Réfléchir ensemble à l’utilité de toutes les dépenses
Une telle réflexion, déjà engagée par la profession sur le développement durable, impose d’inclure l’élevage dans le choix : certaines installations agricoles ne peuvent en effet pas accepter de farines. Mais les contraintes techniques ne font pas tout, la présentation d’un granulé très dur a parfois été utilisée comme argument marketing. Il n’en est pas de même partout. Au Mexique, signale Erwan Gillet (Euronutec), les filières sont très intégrées et les usines dédiées : « La quantité d’aliments granulé est moindre qu’en Europe, 40 % contre 90 %. La qualité des granulés est également différente, avec une durabilité de 50 % en moyenne contre 80 à 90% en Europe. » Ce n’est pas le processus lui même que la recherche interroge car elle a déjà répondu à cette question. « Chez les volailles, la granulation améliore la présentation de l’aliment, accroît la prise alimentaire et, in fine, l’efficacité de la production de l’élevage est amélioré. La granulation contribue à l’hygiénisation des aliments », rappelle Michel Lessire, ingénieur de recherche à l’Inra de Tours. La recherche publique poursuit ses travaux sur la nutrition, mais peu sur la technologie elle-même, réellement entre les mains des professionnels qui financent quasiment en totalité leur centre technique.
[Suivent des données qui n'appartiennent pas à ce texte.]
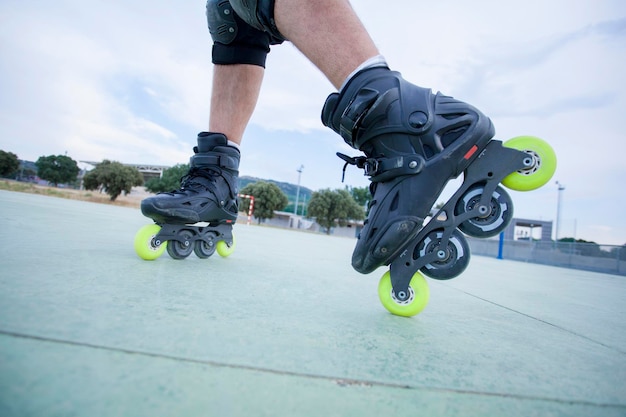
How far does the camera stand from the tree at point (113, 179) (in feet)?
81.3

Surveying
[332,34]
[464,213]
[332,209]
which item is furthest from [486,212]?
[332,209]

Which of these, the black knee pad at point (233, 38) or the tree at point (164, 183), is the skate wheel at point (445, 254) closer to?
the black knee pad at point (233, 38)

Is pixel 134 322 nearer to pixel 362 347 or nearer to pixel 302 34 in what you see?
pixel 362 347

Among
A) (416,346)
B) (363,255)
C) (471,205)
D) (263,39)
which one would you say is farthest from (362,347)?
(263,39)

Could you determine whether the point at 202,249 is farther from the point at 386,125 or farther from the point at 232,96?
the point at 386,125

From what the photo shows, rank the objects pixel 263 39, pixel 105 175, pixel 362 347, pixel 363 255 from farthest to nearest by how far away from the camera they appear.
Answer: pixel 105 175 → pixel 263 39 → pixel 363 255 → pixel 362 347

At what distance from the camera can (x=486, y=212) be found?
82cm

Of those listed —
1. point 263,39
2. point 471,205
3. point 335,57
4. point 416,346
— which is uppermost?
point 263,39

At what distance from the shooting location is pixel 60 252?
1.00 m

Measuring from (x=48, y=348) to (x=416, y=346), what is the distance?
526 mm

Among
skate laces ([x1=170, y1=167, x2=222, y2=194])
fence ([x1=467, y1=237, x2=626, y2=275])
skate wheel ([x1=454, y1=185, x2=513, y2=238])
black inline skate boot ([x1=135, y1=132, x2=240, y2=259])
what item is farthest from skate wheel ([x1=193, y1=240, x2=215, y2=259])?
fence ([x1=467, y1=237, x2=626, y2=275])

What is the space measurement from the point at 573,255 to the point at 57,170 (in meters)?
46.0

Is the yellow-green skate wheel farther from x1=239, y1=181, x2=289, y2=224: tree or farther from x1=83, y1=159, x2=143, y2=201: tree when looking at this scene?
x1=239, y1=181, x2=289, y2=224: tree

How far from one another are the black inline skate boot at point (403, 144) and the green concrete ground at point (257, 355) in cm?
21
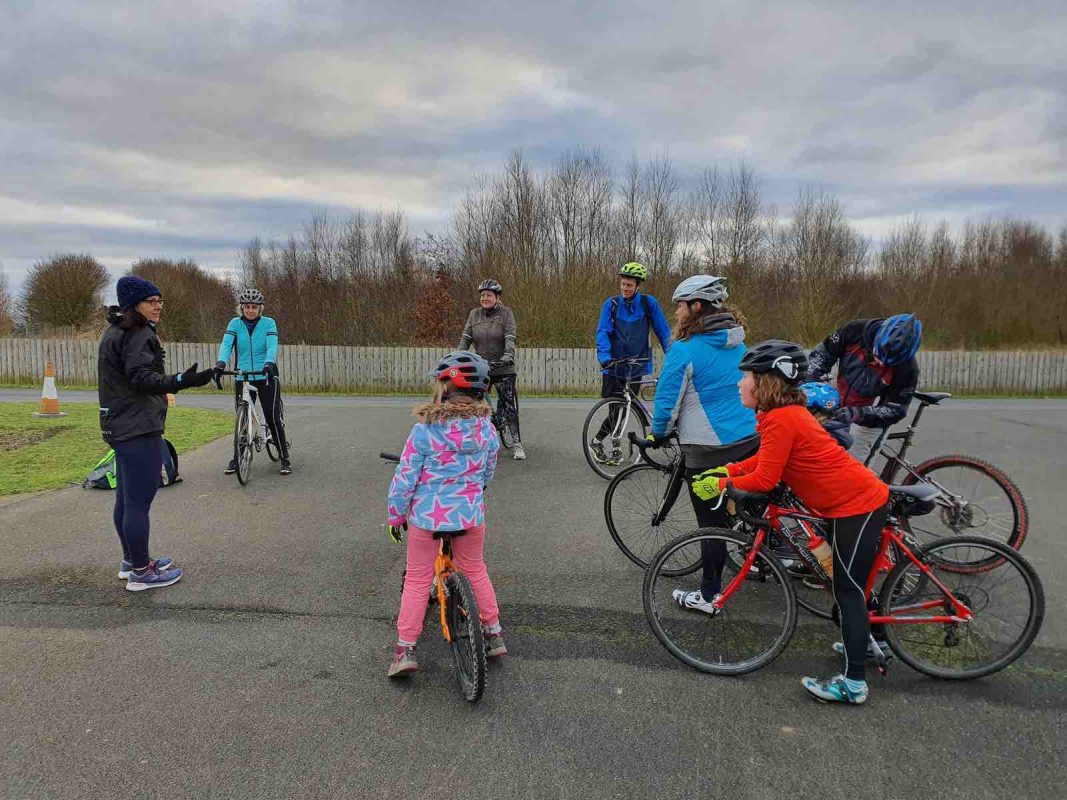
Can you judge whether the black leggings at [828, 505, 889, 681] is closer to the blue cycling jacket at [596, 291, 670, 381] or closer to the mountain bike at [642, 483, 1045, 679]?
the mountain bike at [642, 483, 1045, 679]

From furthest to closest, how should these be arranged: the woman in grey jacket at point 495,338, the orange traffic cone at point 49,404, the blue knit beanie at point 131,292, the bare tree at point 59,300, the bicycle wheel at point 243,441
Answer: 1. the bare tree at point 59,300
2. the orange traffic cone at point 49,404
3. the woman in grey jacket at point 495,338
4. the bicycle wheel at point 243,441
5. the blue knit beanie at point 131,292

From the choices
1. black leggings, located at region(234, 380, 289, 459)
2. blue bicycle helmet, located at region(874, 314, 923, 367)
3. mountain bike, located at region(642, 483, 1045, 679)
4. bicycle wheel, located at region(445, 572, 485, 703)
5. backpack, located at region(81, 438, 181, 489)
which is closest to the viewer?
bicycle wheel, located at region(445, 572, 485, 703)

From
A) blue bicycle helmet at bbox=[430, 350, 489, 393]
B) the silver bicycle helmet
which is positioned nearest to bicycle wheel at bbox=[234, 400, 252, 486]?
blue bicycle helmet at bbox=[430, 350, 489, 393]

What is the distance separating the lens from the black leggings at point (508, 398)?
27.0 feet

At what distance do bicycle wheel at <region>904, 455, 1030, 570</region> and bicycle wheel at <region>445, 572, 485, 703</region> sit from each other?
3.23 m

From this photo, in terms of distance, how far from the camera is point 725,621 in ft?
12.6

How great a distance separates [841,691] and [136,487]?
169 inches

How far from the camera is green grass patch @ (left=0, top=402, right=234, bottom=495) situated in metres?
7.39

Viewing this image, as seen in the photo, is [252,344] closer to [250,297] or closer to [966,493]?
[250,297]

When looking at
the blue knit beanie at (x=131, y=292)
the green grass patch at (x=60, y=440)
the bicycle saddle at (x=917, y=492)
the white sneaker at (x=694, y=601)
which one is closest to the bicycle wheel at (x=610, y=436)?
the white sneaker at (x=694, y=601)

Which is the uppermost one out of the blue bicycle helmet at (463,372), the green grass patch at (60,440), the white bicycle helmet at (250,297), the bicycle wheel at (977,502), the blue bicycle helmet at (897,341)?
the white bicycle helmet at (250,297)

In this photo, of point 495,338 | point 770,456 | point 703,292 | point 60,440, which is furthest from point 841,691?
point 60,440

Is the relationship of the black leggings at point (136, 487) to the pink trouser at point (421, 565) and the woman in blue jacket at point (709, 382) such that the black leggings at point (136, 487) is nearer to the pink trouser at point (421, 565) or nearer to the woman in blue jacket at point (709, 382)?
the pink trouser at point (421, 565)

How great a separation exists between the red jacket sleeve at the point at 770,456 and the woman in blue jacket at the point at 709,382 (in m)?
0.78
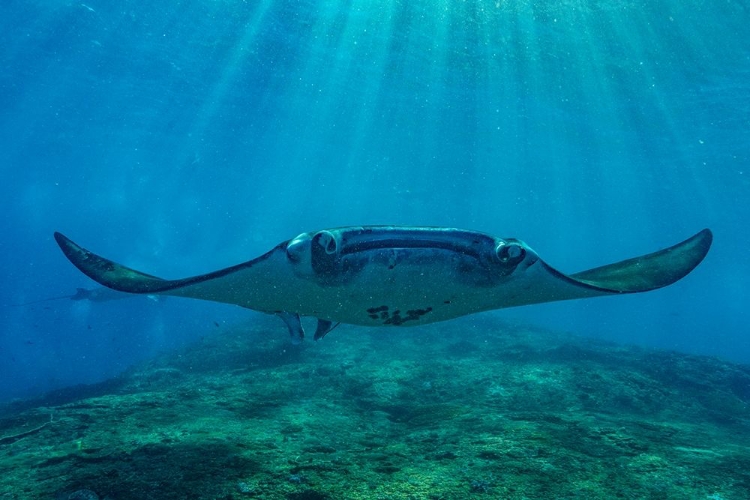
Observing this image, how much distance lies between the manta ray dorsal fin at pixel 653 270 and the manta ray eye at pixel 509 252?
2.25 feet

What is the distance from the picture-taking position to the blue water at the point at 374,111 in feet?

Tecaliman dispose aussi de la principale base de données internationale en matière de consommation d’énergie dans les usines. Le Club énergie fonctionne en effet depuis plus de vingt ans. Un programme sur les nouveaux moteurs économes est d’ailleurs géré par Tecaliman au niveau européen. « L’air comprimé est un poste sur lequel nous devons encore travailler car les fuites sont généralement nombreuses dans les usines », rappelait Louis Ravé, manager en technologie chez Techna et ancien président du centre technique.